全人代でインパクトのある対策を打ち出せるか(C)EPA=時事

 

 新型コロナウイルス感染症収束後の中国経済はV字回復するのか、世界が注視している。

 中国政府は「コロナ戦勝利」宣言とともに経済活動再開をアピールし、「景気は3月には上向き始めた」と主張する。4月17日に発表した今年1-3月期の「マイナス6.8%」成長も、最悪の状況を率直に示し、反転上昇を強調する狙いだろう。

 だが経済対策は、企業向け融資拡大や利下げなどの金融政策と、企業の社会保障費や税の減免といった救済対応中心で、2008年のリーマンショック直後の4兆元(当時約57兆円)投資のような迫力ある需要拡大策はない。
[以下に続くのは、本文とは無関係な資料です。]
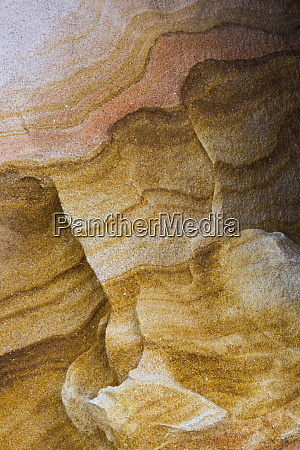 usa arizona pastel abstract designs in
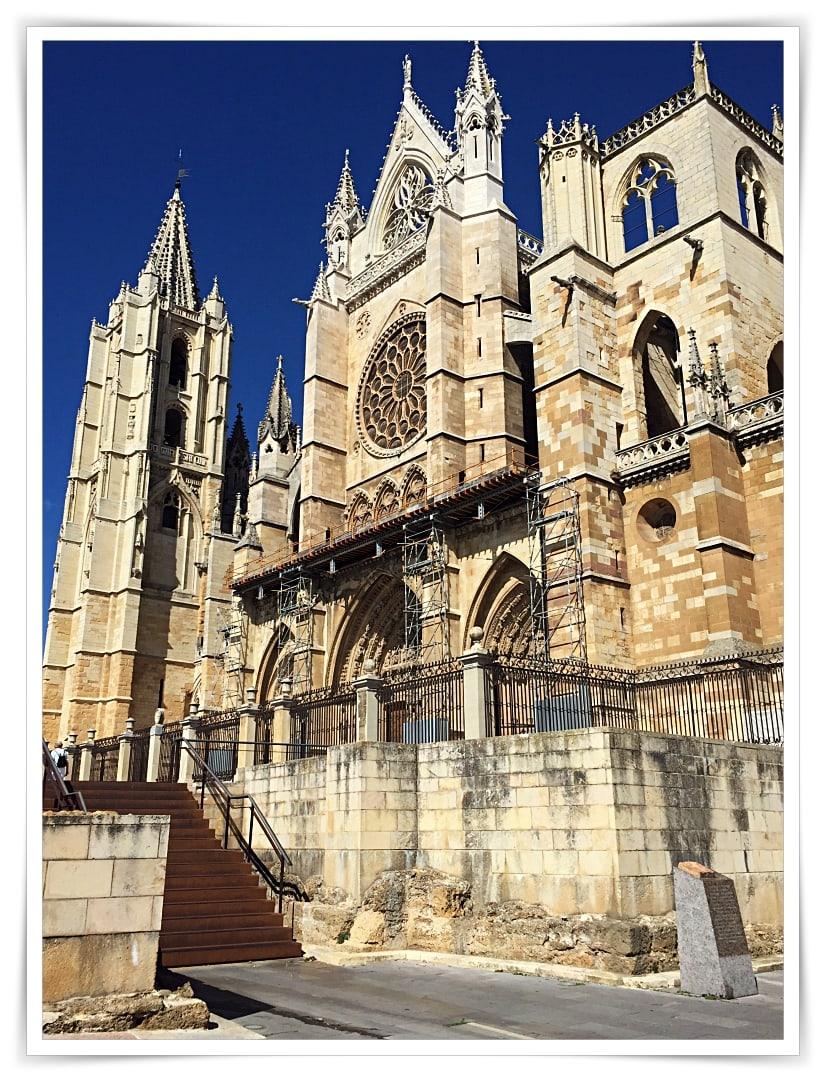 [cml_media_alt id='6660']Kathedrale León[/cml_media_alt]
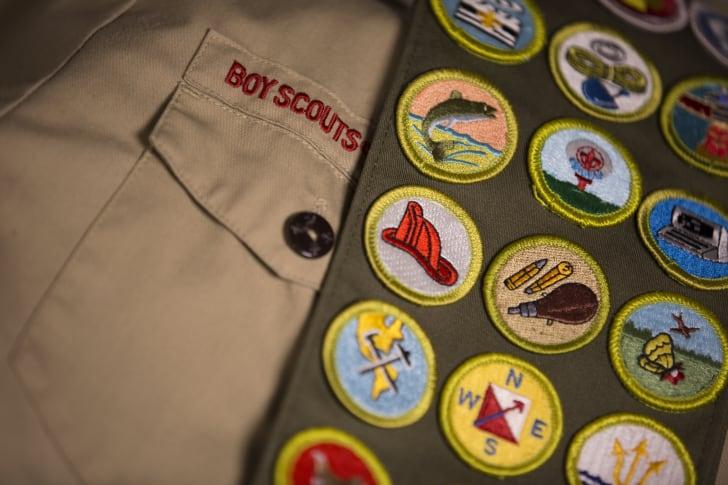 Close-up of a Boy Scout uniform.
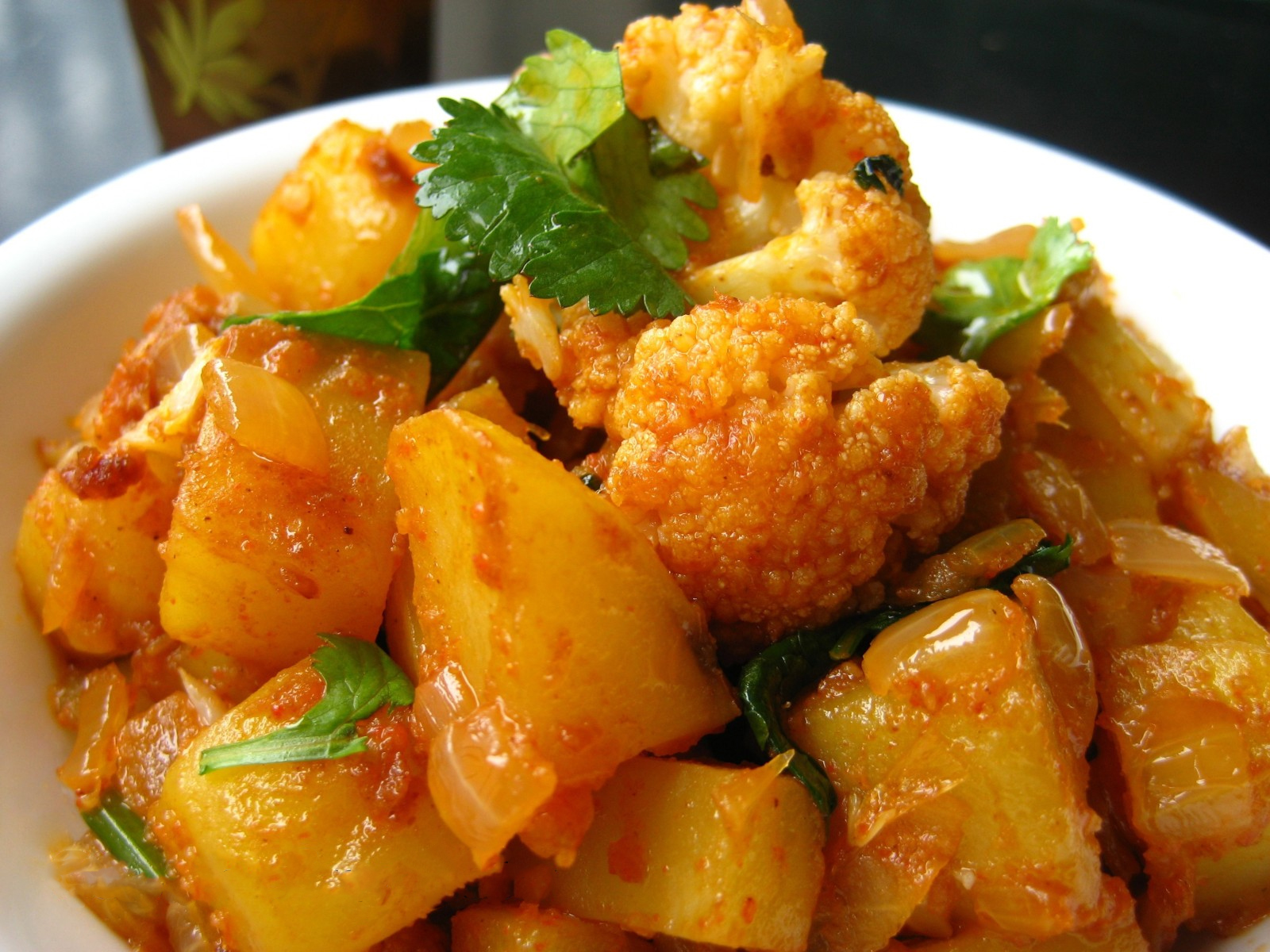 Indian Food Recipes Vegetarian Potato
 製造業は生産を再開しているが、消費が凍り付いたままでは在庫の山を築くだけになる。

 現金給付など大胆な家計支援と消費振興に軸足を置く日米欧と比べ、中国の対策はかけ声ばかりで力強さが感じられない。

組み合わさった「政府演出」と「企業思惑」

 5月1日の労働節休暇の初日、上海の繁華街「南京西路」にある「ユニクロ」の旗艦店は、開店10周年の記念セールもあって「三密」そのものの大混雑だった。「コロナは終わった」というのが大半の市民の受け止め方で、店に賑わいは戻りつつある。